FITPACK handles rank deficiency using Householder QR factorization with column pivoting. When the numerical rank \( r \) of the system is less than the number of unknowns, the algorithm computes a minimum-norm solution among all least-squares solutions.

Adaptive Knot Placement

Starting from a minimal knot set, surfit iteratively refines the approximation:

  1. Fit the current knot configuration by solving the least-squares problem.
  2. If the residual sum of squares exceeds \( S \), identify regions with large residuals.
  3. Insert new knots alternately in the \( x \)- and \( y \)-directions, placing each knot where the local residual is largest.
  4. Repeat until \( \sum w_i^2 (z_i - s(x_i, y_i))^2 \leq S \) is satisfied or a maximum knot count is reached.
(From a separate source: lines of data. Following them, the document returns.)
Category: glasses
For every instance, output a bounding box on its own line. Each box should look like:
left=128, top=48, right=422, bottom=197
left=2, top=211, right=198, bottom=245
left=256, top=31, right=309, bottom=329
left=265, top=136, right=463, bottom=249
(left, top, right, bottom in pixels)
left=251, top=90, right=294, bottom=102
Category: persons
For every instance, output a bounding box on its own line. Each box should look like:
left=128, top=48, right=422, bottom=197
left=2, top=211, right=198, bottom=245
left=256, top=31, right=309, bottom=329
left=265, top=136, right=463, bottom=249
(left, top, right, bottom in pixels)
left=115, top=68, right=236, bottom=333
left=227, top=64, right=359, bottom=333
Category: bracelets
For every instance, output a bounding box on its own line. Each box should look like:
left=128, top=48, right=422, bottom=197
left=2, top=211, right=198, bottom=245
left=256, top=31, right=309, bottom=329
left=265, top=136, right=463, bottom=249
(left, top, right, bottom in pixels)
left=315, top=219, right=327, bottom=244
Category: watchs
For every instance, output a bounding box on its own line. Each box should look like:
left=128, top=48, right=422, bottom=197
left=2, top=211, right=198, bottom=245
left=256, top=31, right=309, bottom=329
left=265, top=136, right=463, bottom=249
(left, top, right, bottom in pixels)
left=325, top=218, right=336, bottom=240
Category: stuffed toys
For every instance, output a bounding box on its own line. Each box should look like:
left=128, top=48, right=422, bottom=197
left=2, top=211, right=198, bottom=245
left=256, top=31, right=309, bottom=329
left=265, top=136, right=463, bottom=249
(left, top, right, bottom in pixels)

The alternating strategy ensures balanced refinement across both coordinate directions.

See also
Dierckx, Ch. 5, §5.3 (pp. 85–98)

Gridded Data Fitting (regrid)

When the data lie on a rectangular grid \( z_{ji} = z(y_j, x_i) \) with \( i = 1, \ldots, m_x \) and \( j = 1, \ldots, m_y \), the problem has a Kronecker product structure that can be exploited for dramatic computational savings.

Kronecker Product Structure

On a grid, the observation matrix factors as a Kronecker product:

\[ \mathbf{A}_{\text{grid}} = \mathbf{B}_x \otimes \mathbf{B}_y \]

where \( \mathbf{B}_x \) is the \( m_x \times (n_x - k_x - 1) \) matrix of univariate B-spline values at the \( x \)-grid points, and \( \mathbf{B}_y \) is the \( m_y \times (n_y - k_y - 1) \) matrix at the \( y \)-grid points. The coefficient matrix conceptually satisfies:

\[ \mathbf{C} = \mathbf{B}_x^{-1} \, \mathbf{Z} \, (\mathbf{B}_y^T)^{-1} \]

where \( \mathbf{Z} \) is the \( m_x \times m_y \) matrix of observed values and \( \mathbf{C} \) holds the spline coefficients.

Computational Advantage

The factored form means the normal equations can be solved dimension by dimension rather than simultaneously:

Approach Complexity
Scattered (surfit) \( \mathcal{O}(m \cdot n_x \cdot n_y) \)
Gridded (regrid) \( \mathcal{O}(m_x \cdot m_y \cdot (k_x + k_y)) \)

For a 100 x 100 grid with 20 knots in each direction, the gridded approach is roughly two orders of magnitude faster. Always prefer fitpack_grid_surface when data lie on a rectangular grid.

The smoothing framework (roughness minimization subject to a fidelity constraint) is identical to the scattered case; only the numerical solution method differs.

See also
Dierckx, Ch. 5, §5.4 (pp. 98–103)

The Smoothing Norm

For bivariate splines, the roughness measure used in the smoothing formulation is the thin-plate energy functional:

\[ R[s] = \iint \left[ \left( \frac{\partial^2 s}{\partial x^2} \right)^2 + 2 \left( \frac{\partial^2 s}{\partial x \, \partial y} \right)^2 + \left( \frac{\partial^2 s}{\partial y^2} \right)^2 \right] dx \, dy \]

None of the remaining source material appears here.